**Selected passage**
________________
Mind and Body

Feeling cold? How your thermostat affects your mood

We followed people over many years and tracked the effect of being unable to keep your home warm on mental health.

by The Conversation, Amy Clair and Emma Baker
Updated: 
Originally Published: 
Tetra Images/Tetra images/Getty Images

Concerns about fuel poverty and people not being able to heat their homes adequately are not new in the U.K., but these worries have been heightened by significant increases in energy costs and the cost-of-living crisis. And as winter approaches, things are about to get a lot worse.

Despite a relatively mild climate, the U.K. has higher levels of excess winter deaths — deaths associated with cold weather — than many colder countries. This greater exposure to cold, despite milder weather, is related to poor housing quality, the high cost of heating homes, and poverty.

We know quite a lot about how living in a home you can’t keep warm enough affects your physical health. Colder temperatures suppress the immune system, for example. But we know relatively little about the effects on mental health. Our new research shows that living in a cold home is a significant mental health risk.

Cold comfort

Living in a cold home can affect your mental health in several ways. For many, heating costs are a source of stress and financial strain. Not being able to keep your home and family comfortably warm reduces feelings of control and autonomy over your environment. People who are unable to heat their homes often adopt coping mechanisms that limit socializing — for example, not inviting friends over and going to bed early to keep warm. And many people are just worn down by the drudgery of a whole winter of being uncomfortably cold.

Using data from a large representative sample of adults in the UK, we followed people over many years and tracked the effect of being unable to keep your home warm on mental health.
________________
**Exercises**
A) Translate this sentence from the article on cold homes and mental health into Spanish: "Colder temperatures suppress the immune system, for example."
B) Rewrite the part of the article on cold homes and mental health that opens with the words "Concerns about fuel" and closes with "a lot worse.", putting "heating bills" in place of "energy costs".
The lines play no part in this.

**Provided information**
________________
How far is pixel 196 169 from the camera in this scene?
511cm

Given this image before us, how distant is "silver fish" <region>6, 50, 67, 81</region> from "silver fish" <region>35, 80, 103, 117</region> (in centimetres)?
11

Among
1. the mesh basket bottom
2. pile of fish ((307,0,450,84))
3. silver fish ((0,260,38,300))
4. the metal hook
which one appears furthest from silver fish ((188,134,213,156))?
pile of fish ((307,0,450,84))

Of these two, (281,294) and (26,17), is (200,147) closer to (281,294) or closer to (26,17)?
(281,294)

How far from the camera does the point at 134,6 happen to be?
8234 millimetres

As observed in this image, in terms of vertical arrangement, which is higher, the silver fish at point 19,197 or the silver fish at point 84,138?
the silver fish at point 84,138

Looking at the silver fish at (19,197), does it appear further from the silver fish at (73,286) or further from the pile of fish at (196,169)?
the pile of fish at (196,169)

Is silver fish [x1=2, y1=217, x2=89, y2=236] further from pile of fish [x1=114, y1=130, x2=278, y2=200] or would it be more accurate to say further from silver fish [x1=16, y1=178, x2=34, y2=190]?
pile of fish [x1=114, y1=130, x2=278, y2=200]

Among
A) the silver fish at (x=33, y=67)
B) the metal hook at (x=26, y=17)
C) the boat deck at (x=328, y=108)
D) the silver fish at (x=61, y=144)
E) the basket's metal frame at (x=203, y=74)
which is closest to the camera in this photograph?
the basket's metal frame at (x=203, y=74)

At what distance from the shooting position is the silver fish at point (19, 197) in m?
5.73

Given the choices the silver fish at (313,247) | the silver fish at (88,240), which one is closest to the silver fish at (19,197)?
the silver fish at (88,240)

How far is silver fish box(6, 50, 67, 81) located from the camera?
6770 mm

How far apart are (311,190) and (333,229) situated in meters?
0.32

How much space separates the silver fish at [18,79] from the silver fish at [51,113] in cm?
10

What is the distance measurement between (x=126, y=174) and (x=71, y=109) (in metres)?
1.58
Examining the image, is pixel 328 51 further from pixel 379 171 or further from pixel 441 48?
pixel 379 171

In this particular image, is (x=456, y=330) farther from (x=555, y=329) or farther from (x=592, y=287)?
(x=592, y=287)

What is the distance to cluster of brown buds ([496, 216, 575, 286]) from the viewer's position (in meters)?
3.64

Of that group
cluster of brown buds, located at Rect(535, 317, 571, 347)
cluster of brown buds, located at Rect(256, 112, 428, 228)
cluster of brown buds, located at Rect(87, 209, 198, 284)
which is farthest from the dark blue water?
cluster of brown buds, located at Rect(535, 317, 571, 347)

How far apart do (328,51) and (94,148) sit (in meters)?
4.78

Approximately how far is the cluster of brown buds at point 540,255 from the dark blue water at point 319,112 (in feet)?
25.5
________________
**Answers provided**
A) Las temperaturas más frías suprimen el sistema inmunitario, por ejemplo.

B)
Concerns about fuel poverty and people not being able to heat their homes adequately are not new in the U.K., but these worries have been heightened by significant increases in heating bills and the cost-of-living crisis. And as winter approaches, things are about to get a lot worse.